Methods: A total of 5158 adult cardiac surgery patients were enrolled prospectively in a cohort study across 10 centers. All infections were adjudicated by an independent committee. Competing risk models were used to assess the association of patient characteristics and management practices with pneumonia within 65 days of surgery. Mortality was assessed by Cox proportional hazards model and length of stay by a multistate model.
Measurements and main results: The cumulative incidence of pneumonia was 2.4%, 33% of which occurred after discharge. Older age, lower hemoglobin level, chronic obstructive pulmonary disease, steroid use, operative time, and left ventricular assist device/heart transplant were risk factors. Ventilation time (24-48 vs ≤24 hours; hazard ratio [HR], 2.83; 95% confidence interval [95% CI], 1.72-4.66; >48 hours HR, 4.67; 95% CI, 2.70-8.08), nasogastric tubes (HR, 1.80; 95% CI, 1.10-2.94), and each unit of blood cells transfused (HR, 1.16; 95% CI, 1.08-1.26) increased the risk of pneumonia. Prophylactic use of second-generation cephalosporins (HR, 0.66; 95% CI, 0.45-0.97) and platelet transfusions (HR, 0.49, 95% CI, 0.30-0.79) were protective. Pneumonia was associated with a marked increase in mortality (HR, 8.89; 95% CI, 5.02-15.75) and longer length of stay of 13.55 ± 1.95 days (bootstrap 95% CI, 10.31-16.58).

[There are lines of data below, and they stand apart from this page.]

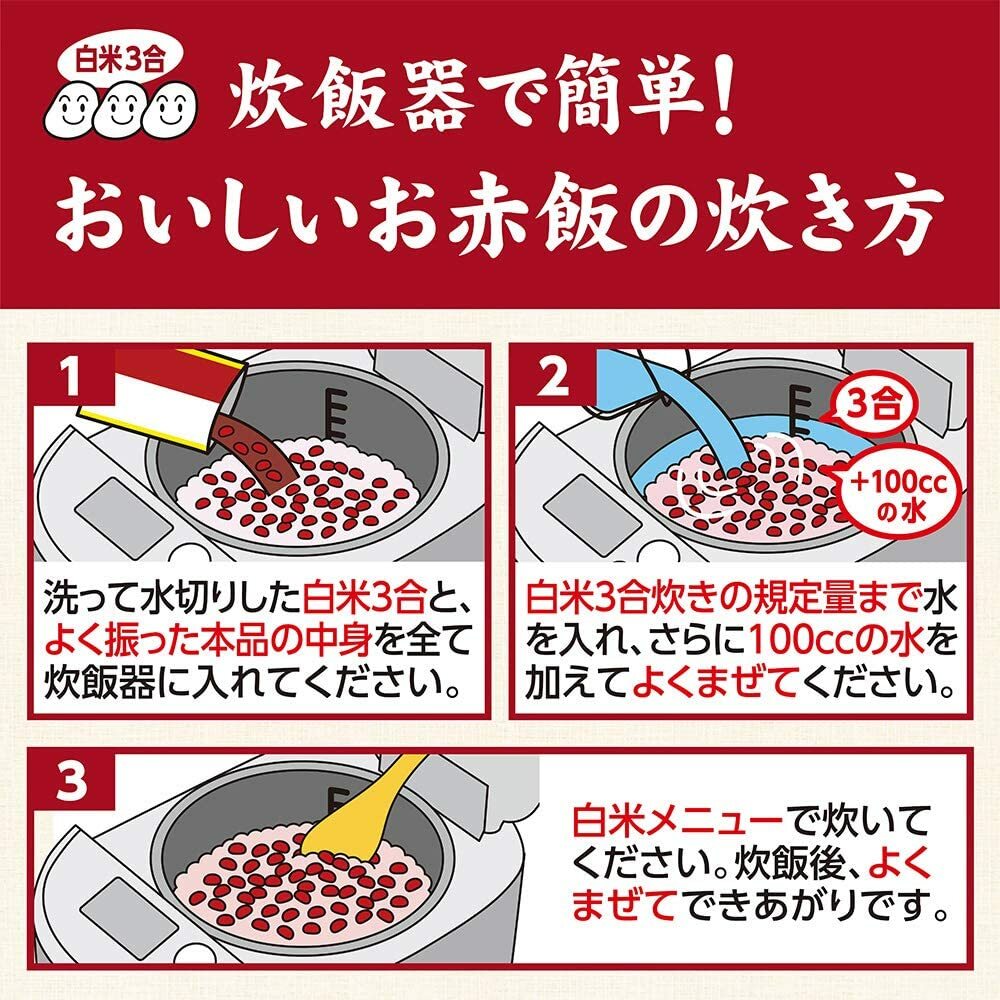 白米3合

炊飯器で簡単!
おいしいお赤飯の炊き方

1

洗って水切りした白米3合と、よく振った本品の中身を全て炊飯器に入れてください。

2

3合

+100ccの水

白米3合炊きの規定量まで水を入れ、さらに100ccの水を加えてよくまぜてください。

3

白米メニューで炊いてください。炊飯後、よくまぜてできあがりです。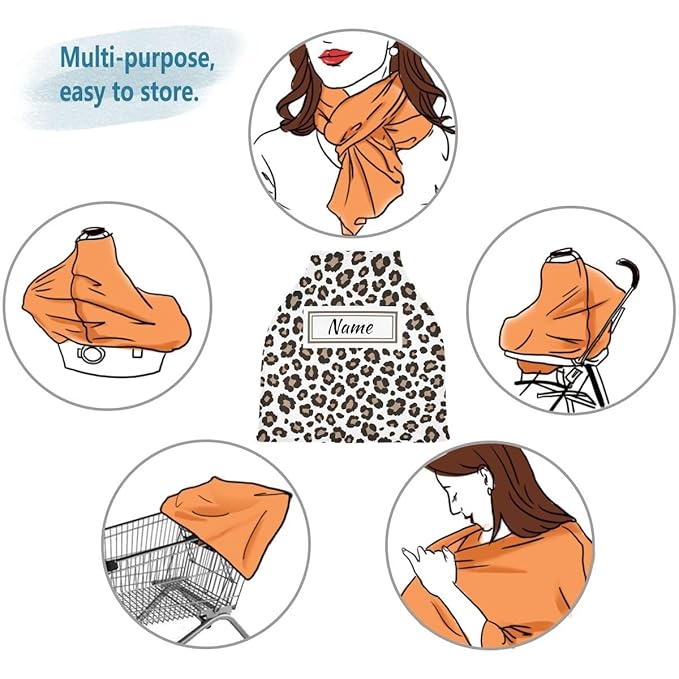 Multi-purpose, easy to store.

Name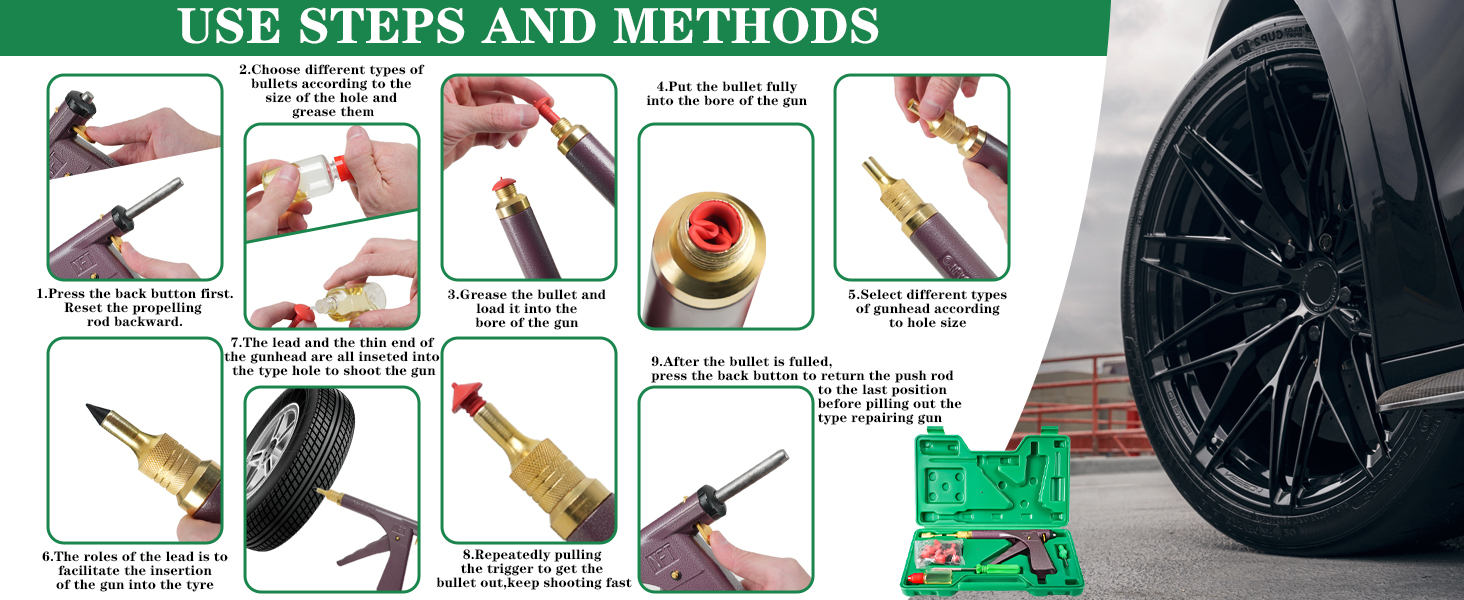 USE STEPS AND METHODS

1.Press the back button first. Reset the propelling rod backward.

2.Choose different types of bullets according to the size of the hole and grease them

3.Grease the bullet and load it into the bore of the gun

4.Put the bullet fully into the bore of the gun

5.Select different types of gunhead according to hole size

6.The roles of the lead is to facilitate the insertion of the gun into the tyre

7.The lead and the thin end of the gunhead are all inseted into the type hole to shoot the gun

8.Repeatedly pulling the trigger to get the bullet out,keep shooting fast

9.After the bullet is fulled, press the back button to return the push rod to the last position before pilling out the type repairing gun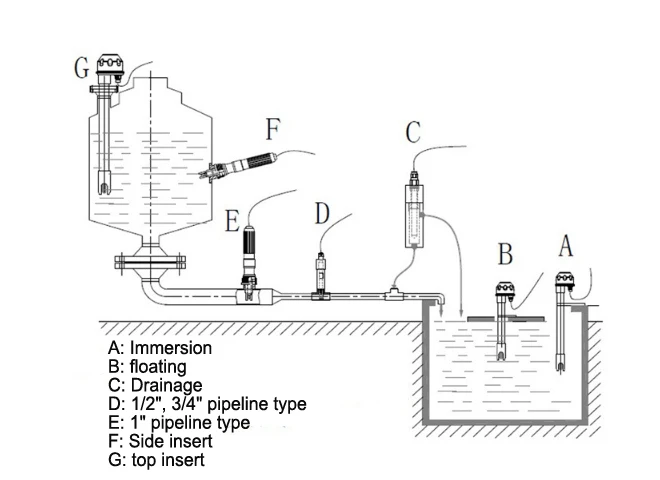 G

F

C

E

D

B

A

A: Immersion
B: floating
C: Drainage
D: 1/2", 3/4" pipeline type
E: 1" pipeline type
F: Side insert
G: top insert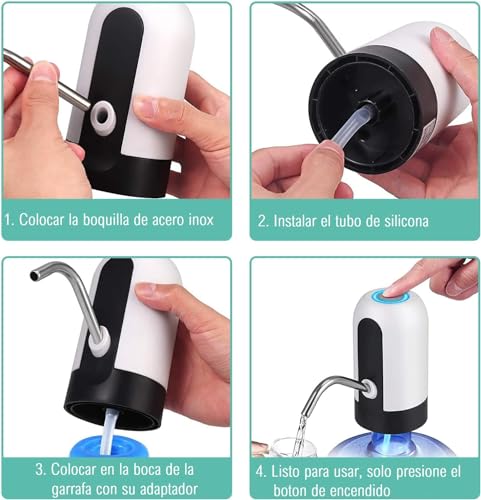 1. Colocar la boquilla de acero inox

2. Instalar el tubo de silicona

3. Colocar en la boca de la garrafa con su adaptador

4. Listo para usar, solo presione el boton de encendido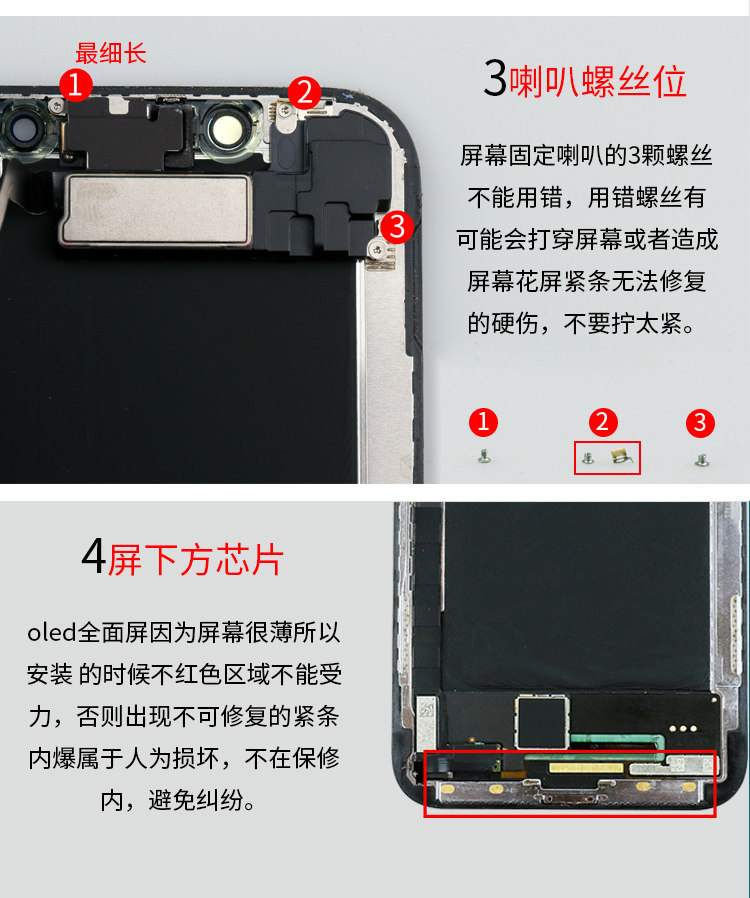 最细长
1
2
3

3喇叭螺丝位

屏幕固定喇叭的3颗螺丝不能用错，用错螺丝有可能会打穿屏幕或者造成屏幕花屏紧条无法修复的硬伤，不要拧太紧。

1 2 3

4屏下方芯片

oled全面屏因为屏幕很薄所以安装 的时候不红色区域不能受力，否则出现不可修复的紧条内爆属于人为损坏，不在保修内，避免纠纷。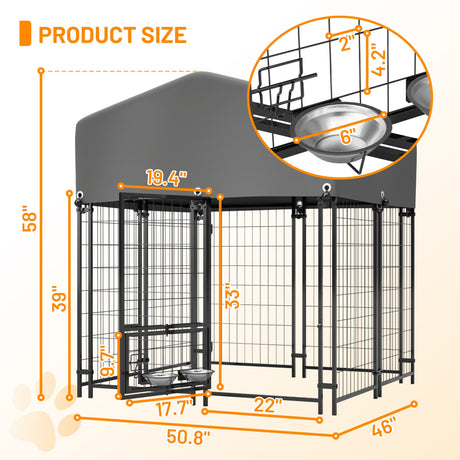 PRODUCT SIZE

2"
4.2"
6"
19.4"
58"
39"
33"
9.7"
17.7"
22"
50.8"
46"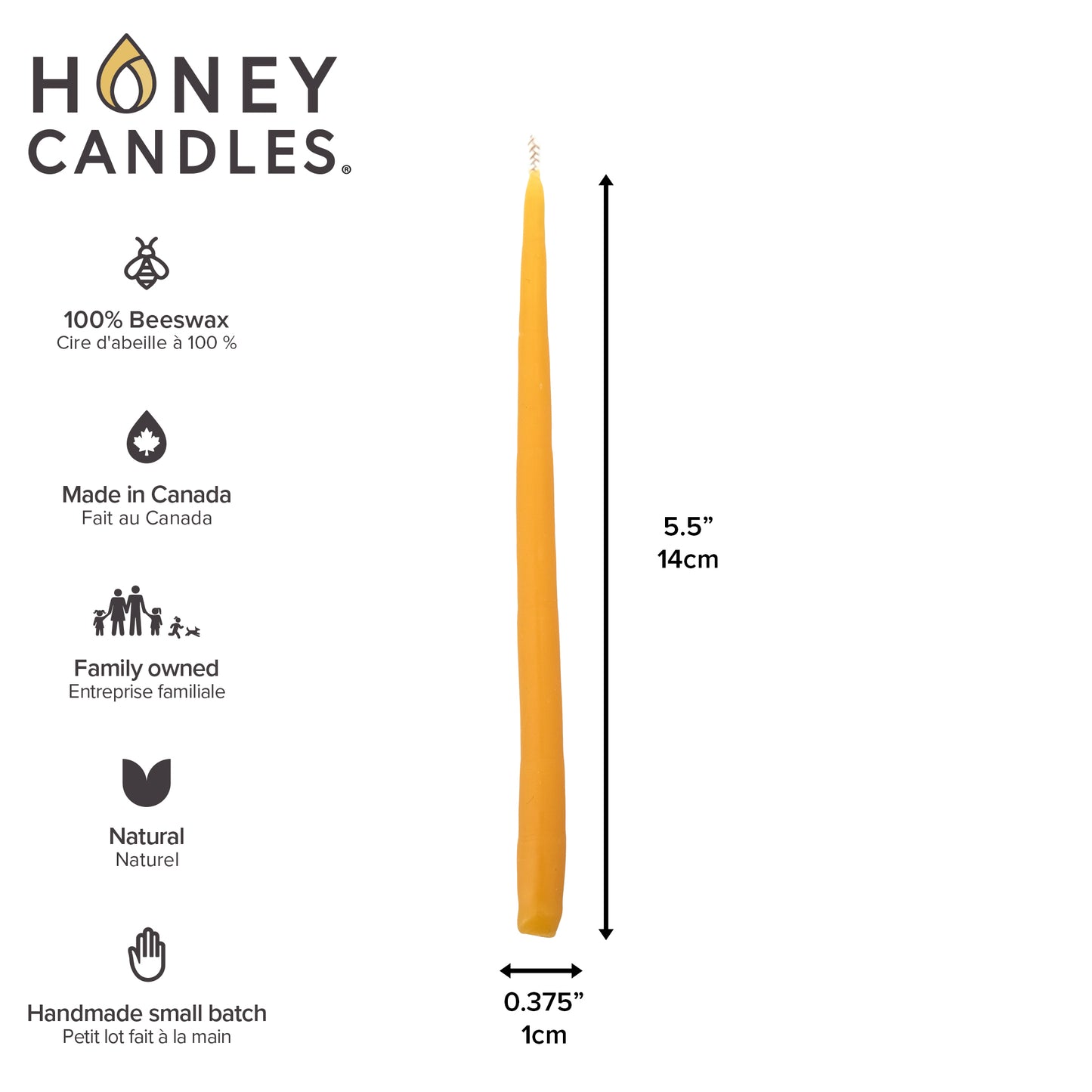 HONEY
CANDLES®

100% Beeswax
Cire d'abeille à 100 %

Made in Canada
Fait au Canada

Family owned
Entreprise familiale

Natural
Naturel

Handmade small batch
Petit lot fait à la main

5.5”
14cm

0.375”
1cm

Conclusions: Pneumonia continues to impose a major impact on the health of patients after cardiac surgery. After we adjusted for baseline risk, several specific management practices were associated with pneumonia, which offer targets for quality improvement and further research.
Keywords: cardiac surgery; infections; outcomes; pneumonia; quality improvement.